Task objective:
Please rewrite everything in the listing from the line containing "From the group" down to the line containing "94.0 inches", including both of those lines and the requests. In the answers only, multiply each coordinate and distance by 1.65 and round it to the decimal places it originally had, with halves rounded up.

━━ Excerpted records ━━

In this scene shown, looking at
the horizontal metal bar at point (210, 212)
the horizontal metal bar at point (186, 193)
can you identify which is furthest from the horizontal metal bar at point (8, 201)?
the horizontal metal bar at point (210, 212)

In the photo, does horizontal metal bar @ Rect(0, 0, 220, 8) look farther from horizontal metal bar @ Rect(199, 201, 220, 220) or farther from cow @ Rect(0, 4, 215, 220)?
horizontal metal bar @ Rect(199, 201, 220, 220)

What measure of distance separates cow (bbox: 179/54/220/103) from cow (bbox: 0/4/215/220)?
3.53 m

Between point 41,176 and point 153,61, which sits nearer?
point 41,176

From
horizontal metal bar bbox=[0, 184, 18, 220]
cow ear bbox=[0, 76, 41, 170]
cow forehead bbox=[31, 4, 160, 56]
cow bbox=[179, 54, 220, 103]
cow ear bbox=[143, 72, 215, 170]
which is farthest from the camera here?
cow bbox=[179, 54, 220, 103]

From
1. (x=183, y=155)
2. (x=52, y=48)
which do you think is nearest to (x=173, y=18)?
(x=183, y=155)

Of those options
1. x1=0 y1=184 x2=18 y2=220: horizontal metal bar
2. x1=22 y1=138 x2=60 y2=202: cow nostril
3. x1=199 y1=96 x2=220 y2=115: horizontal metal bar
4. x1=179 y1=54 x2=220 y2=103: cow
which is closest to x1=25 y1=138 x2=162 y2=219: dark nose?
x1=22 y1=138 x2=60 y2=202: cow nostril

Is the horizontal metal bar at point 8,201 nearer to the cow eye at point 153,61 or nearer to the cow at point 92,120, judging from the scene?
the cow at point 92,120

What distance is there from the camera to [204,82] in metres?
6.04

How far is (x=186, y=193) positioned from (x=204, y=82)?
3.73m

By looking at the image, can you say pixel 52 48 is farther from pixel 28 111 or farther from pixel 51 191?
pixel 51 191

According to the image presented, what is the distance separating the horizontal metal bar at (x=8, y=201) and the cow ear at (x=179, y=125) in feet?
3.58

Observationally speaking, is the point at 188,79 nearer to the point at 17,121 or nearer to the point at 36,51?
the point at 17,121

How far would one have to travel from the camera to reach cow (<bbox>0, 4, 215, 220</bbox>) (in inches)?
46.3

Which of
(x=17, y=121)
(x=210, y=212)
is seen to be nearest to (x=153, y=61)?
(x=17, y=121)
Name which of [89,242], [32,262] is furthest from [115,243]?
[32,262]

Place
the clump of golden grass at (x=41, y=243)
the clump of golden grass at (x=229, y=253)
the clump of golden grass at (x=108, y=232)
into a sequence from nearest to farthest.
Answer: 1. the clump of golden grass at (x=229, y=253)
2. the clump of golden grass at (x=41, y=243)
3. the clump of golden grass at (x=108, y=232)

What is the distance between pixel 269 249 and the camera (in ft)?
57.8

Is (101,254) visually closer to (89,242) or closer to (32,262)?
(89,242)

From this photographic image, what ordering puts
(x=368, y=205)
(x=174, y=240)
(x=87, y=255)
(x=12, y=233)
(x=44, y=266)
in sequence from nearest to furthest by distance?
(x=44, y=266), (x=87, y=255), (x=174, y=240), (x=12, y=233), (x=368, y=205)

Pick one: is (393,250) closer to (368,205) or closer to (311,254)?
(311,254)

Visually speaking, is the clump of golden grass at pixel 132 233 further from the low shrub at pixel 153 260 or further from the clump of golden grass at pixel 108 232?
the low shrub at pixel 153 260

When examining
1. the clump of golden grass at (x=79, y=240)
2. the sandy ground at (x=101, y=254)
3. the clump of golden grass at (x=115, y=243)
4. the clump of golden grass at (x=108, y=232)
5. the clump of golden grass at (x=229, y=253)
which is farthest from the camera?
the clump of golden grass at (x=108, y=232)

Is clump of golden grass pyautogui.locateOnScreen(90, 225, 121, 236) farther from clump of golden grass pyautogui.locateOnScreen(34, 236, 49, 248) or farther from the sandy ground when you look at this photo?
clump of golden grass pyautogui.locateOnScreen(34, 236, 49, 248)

━━━
━━ Excerpted records ━━

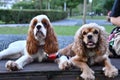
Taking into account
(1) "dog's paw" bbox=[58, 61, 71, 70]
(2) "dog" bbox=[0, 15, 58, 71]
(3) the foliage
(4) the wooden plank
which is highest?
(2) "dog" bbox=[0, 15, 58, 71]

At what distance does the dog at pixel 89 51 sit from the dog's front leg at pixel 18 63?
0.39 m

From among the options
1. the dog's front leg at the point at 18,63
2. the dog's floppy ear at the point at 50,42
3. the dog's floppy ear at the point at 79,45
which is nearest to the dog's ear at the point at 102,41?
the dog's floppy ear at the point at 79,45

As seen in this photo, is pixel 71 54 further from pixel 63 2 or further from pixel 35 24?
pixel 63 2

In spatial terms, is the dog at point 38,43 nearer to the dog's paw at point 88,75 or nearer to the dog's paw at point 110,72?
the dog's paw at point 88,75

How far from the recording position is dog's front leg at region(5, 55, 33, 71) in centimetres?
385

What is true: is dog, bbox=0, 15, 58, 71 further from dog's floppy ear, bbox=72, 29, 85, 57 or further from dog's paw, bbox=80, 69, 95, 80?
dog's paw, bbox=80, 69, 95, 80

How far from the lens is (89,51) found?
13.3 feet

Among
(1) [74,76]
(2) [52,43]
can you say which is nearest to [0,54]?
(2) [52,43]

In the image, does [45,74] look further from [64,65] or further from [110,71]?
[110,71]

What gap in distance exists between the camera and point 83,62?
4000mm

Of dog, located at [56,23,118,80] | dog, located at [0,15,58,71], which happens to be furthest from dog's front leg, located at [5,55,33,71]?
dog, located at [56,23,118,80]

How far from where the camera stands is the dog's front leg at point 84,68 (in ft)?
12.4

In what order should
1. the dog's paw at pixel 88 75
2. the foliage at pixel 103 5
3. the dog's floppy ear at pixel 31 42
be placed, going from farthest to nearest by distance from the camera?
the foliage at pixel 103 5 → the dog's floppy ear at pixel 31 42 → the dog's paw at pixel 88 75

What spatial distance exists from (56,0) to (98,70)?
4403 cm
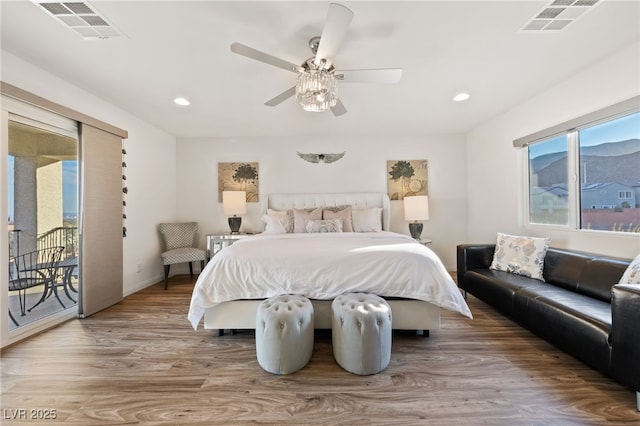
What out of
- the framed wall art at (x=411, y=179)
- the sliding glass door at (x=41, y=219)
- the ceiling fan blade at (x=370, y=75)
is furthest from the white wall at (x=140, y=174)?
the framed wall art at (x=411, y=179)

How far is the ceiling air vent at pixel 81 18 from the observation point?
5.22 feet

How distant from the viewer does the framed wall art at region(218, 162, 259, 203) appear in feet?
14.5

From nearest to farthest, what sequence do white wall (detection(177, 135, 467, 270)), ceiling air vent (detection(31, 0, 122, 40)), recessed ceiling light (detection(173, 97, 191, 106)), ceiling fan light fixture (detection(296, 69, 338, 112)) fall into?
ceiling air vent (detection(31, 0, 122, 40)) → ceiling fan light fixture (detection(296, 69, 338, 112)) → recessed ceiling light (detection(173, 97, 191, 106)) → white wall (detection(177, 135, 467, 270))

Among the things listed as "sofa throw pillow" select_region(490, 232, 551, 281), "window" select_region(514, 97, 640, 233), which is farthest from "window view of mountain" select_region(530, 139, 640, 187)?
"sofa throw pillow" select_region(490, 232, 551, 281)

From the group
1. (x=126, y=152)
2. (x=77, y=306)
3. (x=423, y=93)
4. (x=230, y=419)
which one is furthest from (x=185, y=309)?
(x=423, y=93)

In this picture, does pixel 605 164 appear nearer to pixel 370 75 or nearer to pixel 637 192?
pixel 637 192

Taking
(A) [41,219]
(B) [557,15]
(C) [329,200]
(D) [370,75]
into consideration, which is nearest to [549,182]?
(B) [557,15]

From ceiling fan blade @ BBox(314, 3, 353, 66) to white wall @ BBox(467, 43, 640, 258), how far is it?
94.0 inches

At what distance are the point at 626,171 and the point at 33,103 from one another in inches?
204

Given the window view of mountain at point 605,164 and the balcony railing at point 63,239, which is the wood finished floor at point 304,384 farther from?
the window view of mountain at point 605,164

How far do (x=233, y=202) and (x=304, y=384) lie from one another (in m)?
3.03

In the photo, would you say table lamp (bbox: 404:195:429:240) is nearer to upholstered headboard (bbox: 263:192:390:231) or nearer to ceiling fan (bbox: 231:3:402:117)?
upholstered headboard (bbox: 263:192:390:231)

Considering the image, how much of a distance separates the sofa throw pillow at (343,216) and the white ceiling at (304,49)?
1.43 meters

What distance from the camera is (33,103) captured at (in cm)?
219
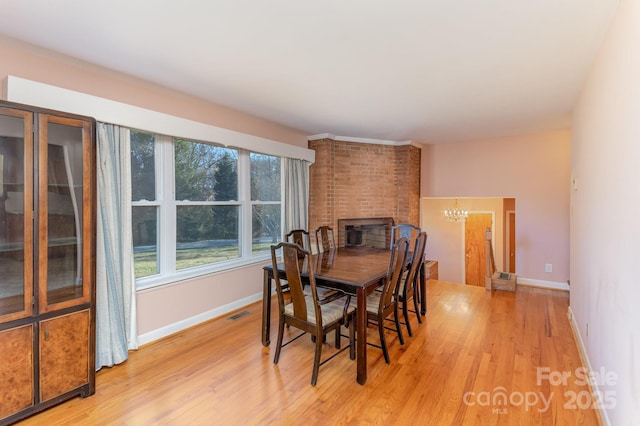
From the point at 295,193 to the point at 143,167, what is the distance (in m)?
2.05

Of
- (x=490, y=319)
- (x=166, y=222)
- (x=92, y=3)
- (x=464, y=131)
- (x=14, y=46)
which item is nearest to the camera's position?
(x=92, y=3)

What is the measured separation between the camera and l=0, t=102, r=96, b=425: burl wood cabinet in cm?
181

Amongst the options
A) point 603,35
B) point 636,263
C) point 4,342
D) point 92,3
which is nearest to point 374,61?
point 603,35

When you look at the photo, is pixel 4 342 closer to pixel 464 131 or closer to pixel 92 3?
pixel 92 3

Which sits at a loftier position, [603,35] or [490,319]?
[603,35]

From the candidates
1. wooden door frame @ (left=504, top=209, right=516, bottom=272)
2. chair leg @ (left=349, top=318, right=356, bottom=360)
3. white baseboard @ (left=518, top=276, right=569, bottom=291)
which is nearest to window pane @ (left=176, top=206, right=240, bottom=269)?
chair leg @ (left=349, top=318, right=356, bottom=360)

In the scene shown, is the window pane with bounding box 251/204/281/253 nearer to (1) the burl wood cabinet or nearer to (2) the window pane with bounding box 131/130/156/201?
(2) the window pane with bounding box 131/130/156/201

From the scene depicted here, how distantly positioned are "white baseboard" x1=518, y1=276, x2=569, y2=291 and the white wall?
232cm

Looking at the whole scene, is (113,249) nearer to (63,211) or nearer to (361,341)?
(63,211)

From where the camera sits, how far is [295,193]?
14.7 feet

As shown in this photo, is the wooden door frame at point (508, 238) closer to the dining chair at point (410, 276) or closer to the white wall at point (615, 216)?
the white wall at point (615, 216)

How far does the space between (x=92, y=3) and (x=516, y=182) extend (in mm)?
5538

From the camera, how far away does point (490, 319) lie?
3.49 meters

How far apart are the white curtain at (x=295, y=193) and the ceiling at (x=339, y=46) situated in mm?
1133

━━━

Task output:
From the group
1. (x=126, y=152)
2. (x=77, y=306)
3. (x=423, y=93)
4. (x=230, y=419)
which one is furthest from (x=185, y=309)?
(x=698, y=153)

In this picture, does pixel 605 164 appear nearer to pixel 370 75 or nearer to pixel 637 192?
pixel 1051 317

Taking
(A) [41,219]
(B) [557,15]
(C) [329,200]
(D) [370,75]
into consideration, which is nearest to [549,182]?
(B) [919,25]

From ceiling fan blade @ BBox(314, 3, 353, 66) to white wall @ BBox(467, 43, 640, 258), how far is it?
155.1 inches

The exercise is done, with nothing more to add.